Task to complete ::
Please copy the records below word for word, leaving out the pictures.

Task inputs ::
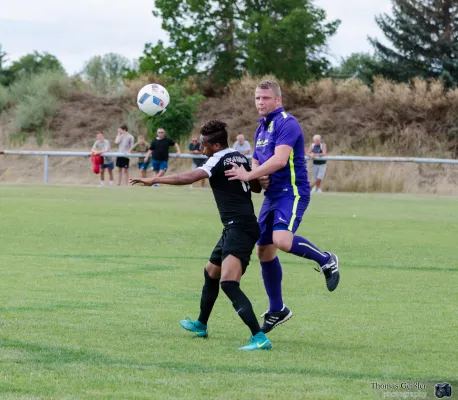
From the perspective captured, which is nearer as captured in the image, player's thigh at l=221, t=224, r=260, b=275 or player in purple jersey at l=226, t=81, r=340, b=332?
player's thigh at l=221, t=224, r=260, b=275

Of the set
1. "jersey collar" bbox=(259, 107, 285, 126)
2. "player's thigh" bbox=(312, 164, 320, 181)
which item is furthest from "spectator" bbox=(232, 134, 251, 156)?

Expected answer ::
From the perspective captured, which is nearer as captured in the image, player's thigh at l=221, t=224, r=260, b=275 or player in purple jersey at l=226, t=81, r=340, b=332?
player's thigh at l=221, t=224, r=260, b=275

Of the set
1. "jersey collar" bbox=(259, 107, 285, 126)
2. "player's thigh" bbox=(312, 164, 320, 181)
which item is furthest from "spectator" bbox=(232, 134, 251, 156)?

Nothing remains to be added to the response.